Introduction to Word Vectors • lingmatch

Introduces the concept of word vectors and their use in measures of text similarity.

Built with R 4.4.2 on November 08 2024

A vector in this context is any set of values that represent one thing, so word vectors are fundamental to a bag-of-words framework. Usually, “word vectors” refers to sets of loadings onto calculated or learned latent dimensions (factors, clusters, components), but as part of a bag-of-words framework, vectors can range from those in a standard document-term matrix (as term counts within or between documents), to weightings and reductions of that space.

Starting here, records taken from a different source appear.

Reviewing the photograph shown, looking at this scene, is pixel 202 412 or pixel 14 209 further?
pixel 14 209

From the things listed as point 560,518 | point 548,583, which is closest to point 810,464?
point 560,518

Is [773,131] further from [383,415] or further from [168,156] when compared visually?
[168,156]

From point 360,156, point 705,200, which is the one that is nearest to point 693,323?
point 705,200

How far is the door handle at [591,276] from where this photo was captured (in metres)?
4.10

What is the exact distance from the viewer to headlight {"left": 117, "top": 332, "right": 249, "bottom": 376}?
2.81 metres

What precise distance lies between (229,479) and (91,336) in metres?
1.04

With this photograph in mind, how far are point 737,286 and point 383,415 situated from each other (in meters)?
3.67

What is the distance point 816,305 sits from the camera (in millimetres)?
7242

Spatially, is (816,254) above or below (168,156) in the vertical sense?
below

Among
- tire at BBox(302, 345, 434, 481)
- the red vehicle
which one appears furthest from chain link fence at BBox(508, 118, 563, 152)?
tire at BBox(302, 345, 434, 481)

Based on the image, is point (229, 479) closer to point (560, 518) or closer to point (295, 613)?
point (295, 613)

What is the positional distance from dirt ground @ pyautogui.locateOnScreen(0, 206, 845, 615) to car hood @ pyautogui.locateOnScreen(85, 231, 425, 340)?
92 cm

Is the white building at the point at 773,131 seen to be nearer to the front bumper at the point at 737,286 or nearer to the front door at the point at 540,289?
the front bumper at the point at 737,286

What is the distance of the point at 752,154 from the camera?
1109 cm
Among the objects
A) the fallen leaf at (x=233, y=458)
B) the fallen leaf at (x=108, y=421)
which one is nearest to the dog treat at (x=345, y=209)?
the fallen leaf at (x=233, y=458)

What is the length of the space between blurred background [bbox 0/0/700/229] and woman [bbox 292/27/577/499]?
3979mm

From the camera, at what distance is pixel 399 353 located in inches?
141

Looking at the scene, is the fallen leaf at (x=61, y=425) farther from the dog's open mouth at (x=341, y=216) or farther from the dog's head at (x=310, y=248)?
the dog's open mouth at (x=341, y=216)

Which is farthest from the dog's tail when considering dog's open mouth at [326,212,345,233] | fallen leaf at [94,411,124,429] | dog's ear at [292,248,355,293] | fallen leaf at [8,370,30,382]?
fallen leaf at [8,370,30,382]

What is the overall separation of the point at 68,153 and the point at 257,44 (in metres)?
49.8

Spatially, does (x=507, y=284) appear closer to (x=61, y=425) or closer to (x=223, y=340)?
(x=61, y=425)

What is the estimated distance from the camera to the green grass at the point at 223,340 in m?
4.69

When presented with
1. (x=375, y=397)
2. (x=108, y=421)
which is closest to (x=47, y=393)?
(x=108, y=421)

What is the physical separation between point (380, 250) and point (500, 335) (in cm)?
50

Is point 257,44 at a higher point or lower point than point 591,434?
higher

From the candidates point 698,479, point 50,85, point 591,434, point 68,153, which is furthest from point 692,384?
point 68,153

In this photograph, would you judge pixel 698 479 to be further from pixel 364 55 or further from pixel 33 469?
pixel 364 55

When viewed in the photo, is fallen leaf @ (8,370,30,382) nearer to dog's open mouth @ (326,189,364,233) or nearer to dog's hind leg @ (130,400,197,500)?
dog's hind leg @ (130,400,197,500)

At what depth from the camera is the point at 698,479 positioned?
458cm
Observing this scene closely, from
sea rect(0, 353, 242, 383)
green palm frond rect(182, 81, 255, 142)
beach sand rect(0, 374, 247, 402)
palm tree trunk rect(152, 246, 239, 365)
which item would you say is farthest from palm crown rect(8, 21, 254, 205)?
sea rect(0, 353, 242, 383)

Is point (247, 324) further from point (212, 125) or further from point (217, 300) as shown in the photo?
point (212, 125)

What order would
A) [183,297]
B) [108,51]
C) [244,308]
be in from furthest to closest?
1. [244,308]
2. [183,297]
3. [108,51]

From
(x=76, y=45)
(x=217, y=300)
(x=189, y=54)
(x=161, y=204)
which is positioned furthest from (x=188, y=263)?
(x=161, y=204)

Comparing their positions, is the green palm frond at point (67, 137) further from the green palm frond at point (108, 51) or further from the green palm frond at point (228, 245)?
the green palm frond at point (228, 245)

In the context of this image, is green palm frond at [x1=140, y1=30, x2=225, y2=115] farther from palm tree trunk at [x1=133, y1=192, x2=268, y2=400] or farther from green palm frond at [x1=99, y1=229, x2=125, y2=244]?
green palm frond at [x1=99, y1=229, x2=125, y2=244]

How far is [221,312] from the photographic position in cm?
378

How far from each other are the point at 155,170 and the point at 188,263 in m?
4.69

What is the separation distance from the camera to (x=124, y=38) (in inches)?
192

When loadings onto dimensions, sets of word vectors are sometimes called something along the lines of latent semantic spaces, embeddings, or distributed word representations. Latent loosely refers to the way information is stored within a dimension (the same concept as in factor or cluster analysis generally, as in Latent Dirichlet Allocation). Semantic refers to the word meanings that can be captured by dimensions, as seen in similarity between word vectors; the word’s more precise meaning is represented across dimensions of more general and more latent meaning (in which sense it is also a distributed representation, though that could apply to any vector representation). Embedding either generally refers to the way word vectors are contained within the broader vector space, or, more specifically, to the way word meanings are contained within the broader semantic space.

In-sample vectors

The introduction mostly focused on the representation of documents as vectors within a common document-term space. With that same representation, we can focus on the term vectors instead.

library(splot)
library(lingmatch)

texts <- c(
  "Frogs are small.",
  "Crickets are small.",
  "Horses are big.",
  "Whales are big."
)
(dtm <- lma_dtm(texts))
#> 4 x 7 sparse Matrix of class "dgCMatrix"
#>      are big crickets frogs horses small whales
#> [1,]   1   .        .     1      .     1      .
#> [2,]   1   .        1     .      .     1      .
#> [3,]   1   1        .     .      1     .      .
#> [4,]   1   1        .     .      .     .      1

Here, columns represent words in terms of their occurrence in 4 contexts (here, sentences), and rows provide co-occurrence information.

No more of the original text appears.